Ma Marcello, nonostante i successi col gruppo, sente il richiamo, fortissimo, della scrittura. «Il bisogno di scrivere era prepotente, un peccato perché il progetto era meritevole di sviluppo, ma decisi di camminare da solo e, grazie ancora a Micocci, uscì nel 1990 il mio primo album da solista, Murru, nel quale concretizzavo il sogno di incidere pezzi miei. Non so perché però, ma la canzone mi pareva si consumasse in fretta: il teatro è altro, e forse per questo ho voluto sempre essere più una voce narrante, superare la distinzione tra voce e scrittura. Probabilmente mi porto dietro quel bambino che ascoltava le gare poetiche d’estate: quel modo di raccontare mi è rimasto da una vita, e l’ho fatto mio».

Scrittura come antidoto.
«La malattia fa la sua comparsa alla metà degli anni Novanta – spiega l’artista arbataxino –, dopo una lunga esperienza a teatro e l’affacciarmi al mondo della musica, inaspettata, in un momento in cui forse avrei dovuto raccogliere i frutti del lavoro di una vita. Ne ho fatto una forza: scrivere non ha mai cessato di essermi di grande aiuto e quello di appuntare su carta ciò che vedo e ciò che sento, specie in questo periodo, è diventato col tempo uno sfogo indispensabile. Un pennarello nero era –ed è – l’unico strumento con cui combattevo la malinconia, la solitudine della malattia e dei soggiorni negli ospedali».

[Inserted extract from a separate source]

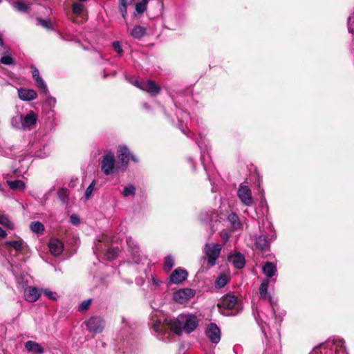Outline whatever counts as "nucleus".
Returning a JSON list of instances; mask_svg holds the SVG:
<instances>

Il Premio Tenco, Arbatax, Bonora.
«Malgrado il secco parere dei medici che si erano espressi per il no – aggiunge – dal trapianto di 9 mesi prima, a novembre, e con l’incertezza sul mio futuro, fui invitato nell’estate del 1998 da alcuni giornalisti a esibirmi al Premio Tenco. Grazie ad alcuni amici e a Lilli Greco, col quale lavorammo ad Arbatax, tornai a Roma in studio: lo volli fortemente perché significava essere vivo, presente. Quattro anni dopo esce Arbatax: un disco che continuo ad amare molto, un momento di luce dopo tanto buio, il luogo delle origini e dal quale non sono mai andato via. Anche in Bonora (2004) la Sardegna è presente; alcune tracce sono in lingua, e in questo c’è mia madre: tanto severa nel raccomandarci l’uso dell’italiano corretto quanto scrupolosa nell’utilizzo del sardo».

Diavoli storti (2021).
Il pezzo che dà il titolo all’album è un malinconico racconto alla Leonard Cohen e il video è diretto da una strepitosa Francesca Comencini. «La lunga gestazione dell’album è dovuta alla recrudescenza della mia malattia, che nel 2011 mi costrinse a guardare ancora il mostro in faccia, ma quando sono riuscito a stare meglio mi sono reso conto di non voler rinunciare a scrivere. Anche nei dischi precedenti ho raccontato i perdenti, i dimenticati, pure se ultimamente mi è parso che il mondo che osserviamo mi diventa sempre più dolorosamente incomprensibile. E mi sono interrogato, allora, su quello che può fare uno come me che scrive canzoni: il buon Lilli Greco mi ricordava sempre, almeno nei finali, di inserire quel po’ di azzurro, un po’ di luce. Ed è quello che penso della vita – conclude – nonostante non sia un propugnatore della speranza a tutti i costi, nonostante i lividi e i dolori, nonostante la vita stessa».